Rewrite the lines below, replacing every "roadside vegetation" with "roadside shrubs" and leaving everything else unchanged.

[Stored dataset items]
________________________________________
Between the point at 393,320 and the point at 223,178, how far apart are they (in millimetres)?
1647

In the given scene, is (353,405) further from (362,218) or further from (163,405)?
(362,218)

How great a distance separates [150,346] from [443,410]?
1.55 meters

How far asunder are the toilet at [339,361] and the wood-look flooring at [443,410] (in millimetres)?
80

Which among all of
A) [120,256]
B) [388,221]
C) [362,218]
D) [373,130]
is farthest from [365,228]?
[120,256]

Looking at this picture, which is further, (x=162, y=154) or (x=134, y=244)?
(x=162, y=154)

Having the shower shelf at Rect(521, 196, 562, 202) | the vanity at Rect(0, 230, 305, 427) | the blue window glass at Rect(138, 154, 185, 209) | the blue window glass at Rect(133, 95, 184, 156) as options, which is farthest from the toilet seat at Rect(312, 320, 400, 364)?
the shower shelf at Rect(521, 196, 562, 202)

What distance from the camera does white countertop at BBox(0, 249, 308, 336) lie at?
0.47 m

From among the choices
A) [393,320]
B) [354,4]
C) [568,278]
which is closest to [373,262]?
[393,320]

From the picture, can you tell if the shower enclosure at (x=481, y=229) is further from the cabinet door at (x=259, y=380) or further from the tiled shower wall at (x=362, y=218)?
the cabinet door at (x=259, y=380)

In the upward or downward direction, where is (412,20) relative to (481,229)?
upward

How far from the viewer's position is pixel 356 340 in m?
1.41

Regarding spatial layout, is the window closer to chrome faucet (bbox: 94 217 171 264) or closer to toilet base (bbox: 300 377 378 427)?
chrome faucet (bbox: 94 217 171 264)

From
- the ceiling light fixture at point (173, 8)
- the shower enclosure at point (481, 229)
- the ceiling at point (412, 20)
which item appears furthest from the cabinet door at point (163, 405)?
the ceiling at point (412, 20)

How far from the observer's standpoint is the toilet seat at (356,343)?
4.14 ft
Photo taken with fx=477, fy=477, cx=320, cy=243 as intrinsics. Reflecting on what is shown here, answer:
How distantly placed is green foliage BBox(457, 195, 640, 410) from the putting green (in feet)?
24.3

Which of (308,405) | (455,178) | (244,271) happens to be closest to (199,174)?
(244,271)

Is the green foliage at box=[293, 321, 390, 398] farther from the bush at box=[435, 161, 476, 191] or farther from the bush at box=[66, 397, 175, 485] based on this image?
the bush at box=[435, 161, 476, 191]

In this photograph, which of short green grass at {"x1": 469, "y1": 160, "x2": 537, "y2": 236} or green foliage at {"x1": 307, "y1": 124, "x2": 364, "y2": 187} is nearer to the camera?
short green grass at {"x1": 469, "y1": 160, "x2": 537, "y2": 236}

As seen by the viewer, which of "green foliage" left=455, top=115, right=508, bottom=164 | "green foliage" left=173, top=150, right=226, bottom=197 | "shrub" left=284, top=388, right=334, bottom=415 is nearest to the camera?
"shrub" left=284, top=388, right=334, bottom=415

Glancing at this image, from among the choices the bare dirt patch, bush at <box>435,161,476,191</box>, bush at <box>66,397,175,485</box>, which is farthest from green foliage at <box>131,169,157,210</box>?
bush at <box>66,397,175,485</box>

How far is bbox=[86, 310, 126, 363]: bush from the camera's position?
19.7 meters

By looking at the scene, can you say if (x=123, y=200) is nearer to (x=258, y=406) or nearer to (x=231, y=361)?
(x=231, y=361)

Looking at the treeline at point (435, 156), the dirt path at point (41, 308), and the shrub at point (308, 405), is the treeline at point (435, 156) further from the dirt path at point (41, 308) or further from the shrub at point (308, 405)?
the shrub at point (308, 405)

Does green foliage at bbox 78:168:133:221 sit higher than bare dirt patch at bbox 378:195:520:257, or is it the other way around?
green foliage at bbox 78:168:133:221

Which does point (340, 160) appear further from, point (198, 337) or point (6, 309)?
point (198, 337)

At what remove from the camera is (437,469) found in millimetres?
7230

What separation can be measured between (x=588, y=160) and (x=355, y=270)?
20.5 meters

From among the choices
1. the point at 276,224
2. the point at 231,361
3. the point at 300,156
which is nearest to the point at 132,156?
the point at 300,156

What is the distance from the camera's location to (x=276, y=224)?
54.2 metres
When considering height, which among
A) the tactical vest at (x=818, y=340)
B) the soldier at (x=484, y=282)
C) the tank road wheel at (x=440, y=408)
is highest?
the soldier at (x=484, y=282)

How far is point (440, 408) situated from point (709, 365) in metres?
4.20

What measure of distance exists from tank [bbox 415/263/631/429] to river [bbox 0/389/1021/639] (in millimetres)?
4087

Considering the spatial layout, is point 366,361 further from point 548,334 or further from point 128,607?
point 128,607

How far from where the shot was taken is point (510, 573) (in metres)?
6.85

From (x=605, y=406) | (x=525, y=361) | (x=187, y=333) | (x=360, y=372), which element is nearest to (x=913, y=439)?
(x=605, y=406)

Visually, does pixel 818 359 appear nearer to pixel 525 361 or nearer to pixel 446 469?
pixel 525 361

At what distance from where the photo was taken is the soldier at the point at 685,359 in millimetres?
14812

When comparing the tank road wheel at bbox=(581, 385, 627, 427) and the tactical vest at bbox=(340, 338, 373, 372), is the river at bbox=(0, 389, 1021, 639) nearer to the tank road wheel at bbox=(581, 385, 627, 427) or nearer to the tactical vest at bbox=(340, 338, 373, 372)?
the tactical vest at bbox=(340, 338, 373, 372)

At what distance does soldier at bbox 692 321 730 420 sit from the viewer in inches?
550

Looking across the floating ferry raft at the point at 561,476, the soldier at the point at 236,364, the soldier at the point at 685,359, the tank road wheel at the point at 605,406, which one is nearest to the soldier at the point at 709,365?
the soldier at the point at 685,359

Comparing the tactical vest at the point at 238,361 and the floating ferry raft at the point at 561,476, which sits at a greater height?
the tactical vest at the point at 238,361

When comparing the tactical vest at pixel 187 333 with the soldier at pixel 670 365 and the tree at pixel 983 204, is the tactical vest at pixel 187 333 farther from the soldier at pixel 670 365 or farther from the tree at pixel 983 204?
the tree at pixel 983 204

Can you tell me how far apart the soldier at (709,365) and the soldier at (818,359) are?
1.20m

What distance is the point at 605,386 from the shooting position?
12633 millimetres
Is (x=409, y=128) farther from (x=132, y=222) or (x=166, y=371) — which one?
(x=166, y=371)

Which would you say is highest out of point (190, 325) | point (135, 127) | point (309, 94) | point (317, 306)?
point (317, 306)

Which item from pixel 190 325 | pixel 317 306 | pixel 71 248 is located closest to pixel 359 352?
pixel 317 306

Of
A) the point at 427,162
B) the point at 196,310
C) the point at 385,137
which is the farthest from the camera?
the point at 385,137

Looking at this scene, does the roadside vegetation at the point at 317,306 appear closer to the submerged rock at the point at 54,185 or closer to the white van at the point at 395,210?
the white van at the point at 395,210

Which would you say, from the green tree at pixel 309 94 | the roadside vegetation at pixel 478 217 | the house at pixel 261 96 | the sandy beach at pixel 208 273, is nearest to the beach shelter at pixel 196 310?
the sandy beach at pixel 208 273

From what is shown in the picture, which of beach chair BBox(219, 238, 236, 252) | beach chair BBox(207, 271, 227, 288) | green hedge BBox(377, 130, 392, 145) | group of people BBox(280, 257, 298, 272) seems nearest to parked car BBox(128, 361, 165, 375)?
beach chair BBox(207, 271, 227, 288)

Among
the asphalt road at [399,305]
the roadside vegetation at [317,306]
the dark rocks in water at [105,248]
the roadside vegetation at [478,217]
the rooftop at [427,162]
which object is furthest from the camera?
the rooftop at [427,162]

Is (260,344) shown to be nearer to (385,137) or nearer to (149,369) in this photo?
________________________________________
• FULL SOLUTION:
Between the point at 393,320 and the point at 223,178, how far apart are they (in millimetres)?
1647

In the given scene, is (353,405) further from (362,218) or further from (163,405)?
(362,218)

How great a distance separates [150,346] from [443,410]?
1.55 meters

How far asunder are the toilet at [339,361] and the wood-look flooring at [443,410] (in millimetres)?
80

Which among all of
A) [120,256]
B) [388,221]
C) [362,218]
D) [373,130]
is farthest from [365,228]?
[120,256]

Looking at this picture, which is further, (x=162, y=154) or (x=134, y=244)?
(x=162, y=154)

Having the shower shelf at Rect(521, 196, 562, 202) | the vanity at Rect(0, 230, 305, 427) | the blue window glass at Rect(138, 154, 185, 209) | the blue window glass at Rect(133, 95, 184, 156) as options, which is farthest from the toilet seat at Rect(312, 320, 400, 364)?
the shower shelf at Rect(521, 196, 562, 202)

What distance from the camera does white countertop at BBox(0, 249, 308, 336) lie at?
0.47 m

From among the choices
A) [393,320]
B) [354,4]
C) [568,278]
which is closest to [373,262]?
[393,320]

From the picture, can you tell if the shower enclosure at (x=481, y=229) is further from the cabinet door at (x=259, y=380) or further from the tiled shower wall at (x=362, y=218)?
the cabinet door at (x=259, y=380)

In the upward or downward direction, where is (412,20) relative to (481,229)?
upward

How far from the viewer's position is pixel 356 340 in m?
1.41

Regarding spatial layout, is the window closer to chrome faucet (bbox: 94 217 171 264) or closer to toilet base (bbox: 300 377 378 427)?
chrome faucet (bbox: 94 217 171 264)

From
- the ceiling light fixture at point (173, 8)
- the shower enclosure at point (481, 229)
- the ceiling at point (412, 20)
which item appears furthest from the cabinet door at point (163, 405)?
the ceiling at point (412, 20)

How far from the observer's standpoint is the toilet seat at (356,343)?
4.14 ft
Photo taken with fx=477, fy=477, cx=320, cy=243 as intrinsics. Reflecting on what is shown here, answer:
How distantly placed is green foliage BBox(457, 195, 640, 410) from the putting green (in feet)?
24.3

Which of (308,405) | (455,178) | (244,271) happens to be closest to (199,174)?
(244,271)

Is the green foliage at box=[293, 321, 390, 398] farther from the bush at box=[435, 161, 476, 191] or farther from the bush at box=[66, 397, 175, 485] based on this image?
the bush at box=[435, 161, 476, 191]

In this photograph, which of short green grass at {"x1": 469, "y1": 160, "x2": 537, "y2": 236} or green foliage at {"x1": 307, "y1": 124, "x2": 364, "y2": 187} is nearer to the camera?
short green grass at {"x1": 469, "y1": 160, "x2": 537, "y2": 236}

As seen by the viewer, which of "green foliage" left=455, top=115, right=508, bottom=164 | "green foliage" left=173, top=150, right=226, bottom=197 | "shrub" left=284, top=388, right=334, bottom=415 is nearest to the camera?
"shrub" left=284, top=388, right=334, bottom=415

Glancing at this image, from among the choices the bare dirt patch, bush at <box>435,161,476,191</box>, bush at <box>66,397,175,485</box>, which is farthest from green foliage at <box>131,169,157,210</box>?
bush at <box>66,397,175,485</box>

How far is bbox=[86, 310, 126, 363]: bush from the camera's position?
19.7 meters

By looking at the scene, can you say if (x=123, y=200) is nearer to (x=258, y=406) or nearer to (x=231, y=361)?
(x=231, y=361)

Looking at the treeline at point (435, 156), the dirt path at point (41, 308), and the shrub at point (308, 405), is the treeline at point (435, 156) further from the dirt path at point (41, 308) or further from the shrub at point (308, 405)?
the shrub at point (308, 405)

Does green foliage at bbox 78:168:133:221 sit higher than bare dirt patch at bbox 378:195:520:257, or is it the other way around?
green foliage at bbox 78:168:133:221

Which does point (340, 160) appear further from, point (198, 337) or point (6, 309)?
point (198, 337)

At what remove from the camera is (437,469) found in millimetres?
7230

What separation can be measured between (x=588, y=160) and (x=355, y=270)?
20.5 meters

From among the choices
1. the point at 276,224
2. the point at 231,361
3. the point at 300,156
which is nearest to the point at 132,156?
the point at 300,156

What is the distance from the camera's location to (x=276, y=224)?
54.2 metres
When considering height, which among
A) the tactical vest at (x=818, y=340)
B) the soldier at (x=484, y=282)
C) the tank road wheel at (x=440, y=408)
is highest?
the soldier at (x=484, y=282)

How far is point (440, 408) situated from point (709, 365) in metres?
4.20

What measure of distance exists from tank [bbox 415/263/631/429] to river [bbox 0/389/1021/639] (in millimetres)?
4087

Considering the spatial layout, is point 366,361 further from point 548,334 or further from point 128,607?
point 128,607

How far from where the shot was taken is point (510, 573) (in metres)?
6.85

From (x=605, y=406) | (x=525, y=361) | (x=187, y=333) | (x=360, y=372), which element is nearest to (x=913, y=439)?
(x=605, y=406)

Visually, does pixel 818 359 appear nearer to pixel 525 361 or nearer to pixel 446 469?
pixel 525 361

At what distance from where the photo was taken is the soldier at the point at 685,359 in millimetres?
14812

When comparing the tank road wheel at bbox=(581, 385, 627, 427) and the tactical vest at bbox=(340, 338, 373, 372), is the river at bbox=(0, 389, 1021, 639) nearer to the tank road wheel at bbox=(581, 385, 627, 427) or nearer to the tactical vest at bbox=(340, 338, 373, 372)?
the tactical vest at bbox=(340, 338, 373, 372)

At what distance does soldier at bbox 692 321 730 420 sit from the viewer in inches?
550

Looking across the floating ferry raft at the point at 561,476, the soldier at the point at 236,364, the soldier at the point at 685,359, the tank road wheel at the point at 605,406, which one is nearest to the soldier at the point at 709,365?
the soldier at the point at 685,359

Comparing the tactical vest at the point at 238,361 and the floating ferry raft at the point at 561,476, which sits at a greater height?
the tactical vest at the point at 238,361

When comparing the tactical vest at pixel 187 333 with the soldier at pixel 670 365 and the tree at pixel 983 204, is the tactical vest at pixel 187 333 farther from the soldier at pixel 670 365 or farther from the tree at pixel 983 204?
the tree at pixel 983 204

Can you tell me how far apart the soldier at (709,365) and the soldier at (818,359) are?
1.20m

What distance is the point at 605,386 from the shooting position?
12633 millimetres
Is (x=409, y=128) farther from (x=132, y=222) or (x=166, y=371) — which one?
(x=166, y=371)

Which would you say is highest out of point (190, 325) | point (135, 127) | point (309, 94) | point (317, 306)?
point (317, 306)

Which item from pixel 190 325 | pixel 317 306 | pixel 71 248 is located closest to pixel 359 352?
pixel 317 306

Of
A) the point at 427,162
B) the point at 196,310
C) the point at 385,137
which is the farthest from the camera?
the point at 385,137

Looking at this scene, does the roadside shrubs at the point at 317,306 appear closer to the submerged rock at the point at 54,185 or closer to the white van at the point at 395,210?
the white van at the point at 395,210

Which would you say, from the green tree at pixel 309 94 | the roadside shrubs at pixel 478 217 | the house at pixel 261 96 | the sandy beach at pixel 208 273, is nearest to the beach shelter at pixel 196 310?
the sandy beach at pixel 208 273

From what is shown in the picture, which of beach chair BBox(219, 238, 236, 252) | beach chair BBox(207, 271, 227, 288) | green hedge BBox(377, 130, 392, 145) | group of people BBox(280, 257, 298, 272) seems nearest to parked car BBox(128, 361, 165, 375)?
beach chair BBox(207, 271, 227, 288)

Among
the asphalt road at [399,305]
the roadside shrubs at [317,306]
the dark rocks in water at [105,248]
the roadside shrubs at [478,217]
the rooftop at [427,162]
which object is furthest from the camera?
the rooftop at [427,162]

Is (260,344) shown to be nearer to (385,137) or nearer to (149,369) in this photo?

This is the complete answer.